Ce sont les incendies qui feront le plus de ravages dans la population. Le regard de cet enfant brûlé, aspergé de produits chimiques par des pompiers, se passe de commentaire.

Image symbolique d’un demi torii tenant toujours debout tel un signe d’espoir. On réalise qu’autour de lui, il ne reste rien. Sur la photographie, l’auteur indique l’endroit des écoles où il a étudié, ou du moins ce qu’il en reste…

L’image la plus difficilement soutenable de l’album. 10 mars 1945 dans le quartier de Sumida de Tokyo, bombardé par les Américains. L’auteur écrit : « Les cadavres étaient emportés telle une boite de pommes de terre par un immense torrent de feu qui se déversait dans la rue. Je m’enfuyais inconsciemment, tenant mon appareil photo, me préparant à la mort ».

Pour finir, une photo d’un soldat américain qui se fait littéralement cirer les pompes par un jeune homme japonais pendant l’occupation. Une image qui symbolise à elle seule les années d’Après-guerre, et certains diront, la culture moderne japonaise actuelle toujours très influencée par la culture américaine.

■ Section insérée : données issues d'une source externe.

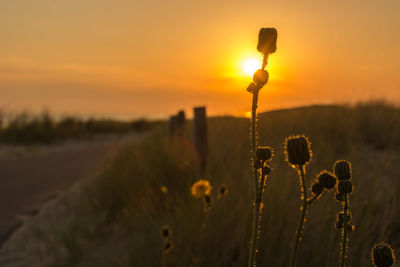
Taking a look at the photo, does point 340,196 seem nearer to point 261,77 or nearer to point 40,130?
point 261,77

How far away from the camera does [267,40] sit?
78cm

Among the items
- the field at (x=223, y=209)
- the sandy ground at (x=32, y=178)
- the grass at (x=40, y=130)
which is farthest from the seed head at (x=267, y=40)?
the grass at (x=40, y=130)

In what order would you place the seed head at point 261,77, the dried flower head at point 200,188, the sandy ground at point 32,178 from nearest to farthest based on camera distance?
the seed head at point 261,77, the dried flower head at point 200,188, the sandy ground at point 32,178

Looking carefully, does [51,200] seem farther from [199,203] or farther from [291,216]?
[291,216]

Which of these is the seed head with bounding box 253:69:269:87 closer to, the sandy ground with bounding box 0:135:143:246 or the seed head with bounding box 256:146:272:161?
the seed head with bounding box 256:146:272:161

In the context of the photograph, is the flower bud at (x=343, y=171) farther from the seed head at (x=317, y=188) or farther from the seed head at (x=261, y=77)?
the seed head at (x=261, y=77)

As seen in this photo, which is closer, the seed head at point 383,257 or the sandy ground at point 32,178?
the seed head at point 383,257

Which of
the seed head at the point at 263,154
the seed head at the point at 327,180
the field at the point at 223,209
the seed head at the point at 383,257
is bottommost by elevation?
the field at the point at 223,209

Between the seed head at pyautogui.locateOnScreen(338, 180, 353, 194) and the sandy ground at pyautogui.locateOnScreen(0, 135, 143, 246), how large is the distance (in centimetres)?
502

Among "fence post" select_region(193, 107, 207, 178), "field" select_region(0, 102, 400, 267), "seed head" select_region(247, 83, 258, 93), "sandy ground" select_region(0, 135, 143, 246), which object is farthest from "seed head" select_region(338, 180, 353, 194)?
"sandy ground" select_region(0, 135, 143, 246)

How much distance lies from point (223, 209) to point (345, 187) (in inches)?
78.9

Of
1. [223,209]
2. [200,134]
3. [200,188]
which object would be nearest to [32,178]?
[200,134]

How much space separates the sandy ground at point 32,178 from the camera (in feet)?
19.5

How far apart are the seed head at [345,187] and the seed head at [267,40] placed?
353mm
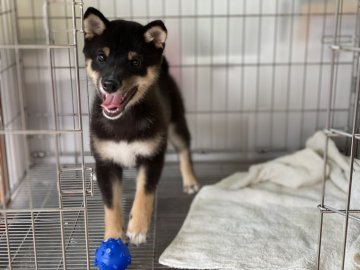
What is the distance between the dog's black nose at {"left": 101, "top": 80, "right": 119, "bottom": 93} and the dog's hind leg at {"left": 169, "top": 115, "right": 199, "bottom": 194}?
2.65ft

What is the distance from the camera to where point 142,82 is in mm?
1922

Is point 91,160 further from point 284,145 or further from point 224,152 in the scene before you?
point 284,145

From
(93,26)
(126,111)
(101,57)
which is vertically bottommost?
(126,111)

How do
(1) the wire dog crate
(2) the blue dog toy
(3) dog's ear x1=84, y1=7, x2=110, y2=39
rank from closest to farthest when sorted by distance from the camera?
(2) the blue dog toy < (3) dog's ear x1=84, y1=7, x2=110, y2=39 < (1) the wire dog crate

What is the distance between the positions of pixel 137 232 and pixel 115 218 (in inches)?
4.2

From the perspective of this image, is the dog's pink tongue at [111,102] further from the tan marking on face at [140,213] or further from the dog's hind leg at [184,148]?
the dog's hind leg at [184,148]

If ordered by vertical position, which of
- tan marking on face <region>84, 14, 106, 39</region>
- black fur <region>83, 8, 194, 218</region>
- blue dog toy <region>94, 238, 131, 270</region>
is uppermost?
tan marking on face <region>84, 14, 106, 39</region>

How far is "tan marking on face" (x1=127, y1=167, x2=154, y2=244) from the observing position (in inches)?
76.2

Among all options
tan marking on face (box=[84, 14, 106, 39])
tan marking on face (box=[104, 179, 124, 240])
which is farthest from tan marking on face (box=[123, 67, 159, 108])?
tan marking on face (box=[104, 179, 124, 240])

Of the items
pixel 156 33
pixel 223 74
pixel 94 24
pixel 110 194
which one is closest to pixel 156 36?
pixel 156 33

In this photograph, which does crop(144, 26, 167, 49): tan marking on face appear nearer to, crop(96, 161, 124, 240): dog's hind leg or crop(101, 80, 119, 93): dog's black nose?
crop(101, 80, 119, 93): dog's black nose

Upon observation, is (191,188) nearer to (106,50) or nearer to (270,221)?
(270,221)

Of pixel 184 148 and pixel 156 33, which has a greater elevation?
pixel 156 33

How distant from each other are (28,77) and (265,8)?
1.46m
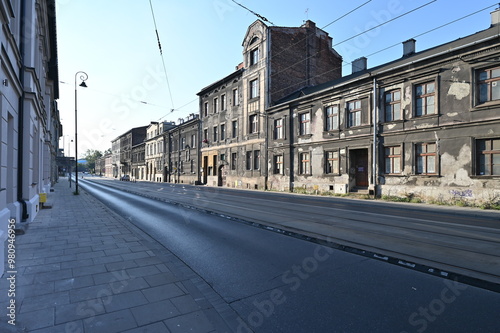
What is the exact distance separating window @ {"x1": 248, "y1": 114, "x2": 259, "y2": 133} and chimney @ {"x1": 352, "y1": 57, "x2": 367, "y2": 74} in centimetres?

Si on ne peut revenir en arrière, l’humanité doit se souvenir des erreurs passées pour ne pas les reproduire. C’est un sentiment de supériorité raciale du Japon Impérial d’alors qui a poussé le pays à rejoindre les forces nazies et à signer la fin de son règne. C’est paradoxalement le choc collectif de la guerre qui a fait du Japon l’un des pays les plus pacifistes au monde aujourd’hui, bien que l’esprit nationaliste n’ait jamais vraiment quitté les mentalités. Si la paix avait fait place à de nombreux mouvements sociaux d’Après-guerre, le risque d’un basculement socialiste du Japon aura vite été maté par les Américains eux-mêmes dans plusieurs bains de sang, laissant peu à peu le terrain libre à de nouvelles velléités nationalistes. Aujourd’hui, le Japon évolue sous un régime politique de droite radicale, toujours profondément patriarcal, et souhaitant ouvertement le retour du pays dans la course à l’armement, devant une Chine toujours plus riche et armée. La paix n’est donc jamais acquise et nous ne pouvons qu’espérer que ceux qui détiennent le pouvoir sauront faire preuve de sagesse à l’avenir afin de ne jamais faire revivre cet enfer aux populations. Médias libres et citoyens engagés ont également leur rôle à jouer pour éviter le pire, tant il n’y a rien de plus malléable qu’un peuple cédant aux haines et à la réactance.